### Stated exercise A
How many lines of the records contain the string "rule"? Reply with the number alone.

### Document excerpt
Recently I read two great articles on copyright: Tim Wu’s Copyright’s Communications Policy and Mark Lemley’s Ex Ante Versus Ex Post Justifications for Intellectual Property.

Wu’s paper, which has already been praised widely in the copyright blogosphere, argues that copyright law, in addition to its well-known purpose of creating incentives for authors, has another component that amounts to a government policy on communications systems. This idea has been kicking around for some time, but Wu really nails it. His paper has a fascinating historical section describing what happened when new technologies, such as player pianos, radio, and cable TV, affected the copyright balance. In each case, after lots of legal maneuvering, a deal was cut between the incumbent industry and the challenger. Wu goes on to explain why this is the case, and what it all means for us today. There’s much more to this paper; a single paragraph can’t do it justice.

### Stated exercise B
Copy out the entire passage on the two copyright articles, word for word.

Entries drawn from a collection
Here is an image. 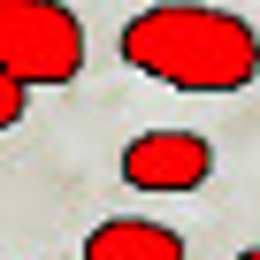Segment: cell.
<instances>
[{
  "label": "cell",
  "instance_id": "obj_1",
  "mask_svg": "<svg viewBox=\"0 0 260 260\" xmlns=\"http://www.w3.org/2000/svg\"><path fill=\"white\" fill-rule=\"evenodd\" d=\"M115 54L138 77L199 92V100H230L260 77V31L230 8H207V0H153V8H138L122 23Z\"/></svg>",
  "mask_w": 260,
  "mask_h": 260
},
{
  "label": "cell",
  "instance_id": "obj_2",
  "mask_svg": "<svg viewBox=\"0 0 260 260\" xmlns=\"http://www.w3.org/2000/svg\"><path fill=\"white\" fill-rule=\"evenodd\" d=\"M0 61L31 92L84 77V16L69 0H0Z\"/></svg>",
  "mask_w": 260,
  "mask_h": 260
},
{
  "label": "cell",
  "instance_id": "obj_3",
  "mask_svg": "<svg viewBox=\"0 0 260 260\" xmlns=\"http://www.w3.org/2000/svg\"><path fill=\"white\" fill-rule=\"evenodd\" d=\"M207 176H214L207 130H138L122 146V184L130 191H199Z\"/></svg>",
  "mask_w": 260,
  "mask_h": 260
},
{
  "label": "cell",
  "instance_id": "obj_4",
  "mask_svg": "<svg viewBox=\"0 0 260 260\" xmlns=\"http://www.w3.org/2000/svg\"><path fill=\"white\" fill-rule=\"evenodd\" d=\"M84 260H191V245L169 222H138V214H107L84 237Z\"/></svg>",
  "mask_w": 260,
  "mask_h": 260
},
{
  "label": "cell",
  "instance_id": "obj_5",
  "mask_svg": "<svg viewBox=\"0 0 260 260\" xmlns=\"http://www.w3.org/2000/svg\"><path fill=\"white\" fill-rule=\"evenodd\" d=\"M23 107H31V84H23L8 61H0V130H16V122H23Z\"/></svg>",
  "mask_w": 260,
  "mask_h": 260
},
{
  "label": "cell",
  "instance_id": "obj_6",
  "mask_svg": "<svg viewBox=\"0 0 260 260\" xmlns=\"http://www.w3.org/2000/svg\"><path fill=\"white\" fill-rule=\"evenodd\" d=\"M237 260H260V245H245V252H237Z\"/></svg>",
  "mask_w": 260,
  "mask_h": 260
}]
</instances>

### Written solution A
6

### Written solution B
Recently I read two great articles on copyright: Tim Wu’s Copyright’s Communications Policy and Mark Lemley’s Ex Ante Versus Ex Post Justifications for Intellectual Property.

Wu’s paper, which has already been praised widely in the copyright blogosphere, argues that copyright law, in addition to its well-known purpose of creating incentives for authors, has another component that amounts to a government policy on communications systems. This idea has been kicking around for some time, but Wu really nails it. His paper has a fascinating historical section describing what happened when new technologies, such as player pianos, radio, and cable TV, affected the copyright balance. In each case, after lots of legal maneuvering, a deal was cut between the incumbent industry and the challenger. Wu goes on to explain why this is the case, and what it all means for us today. There’s much more to this paper; a single paragraph can’t do it justice.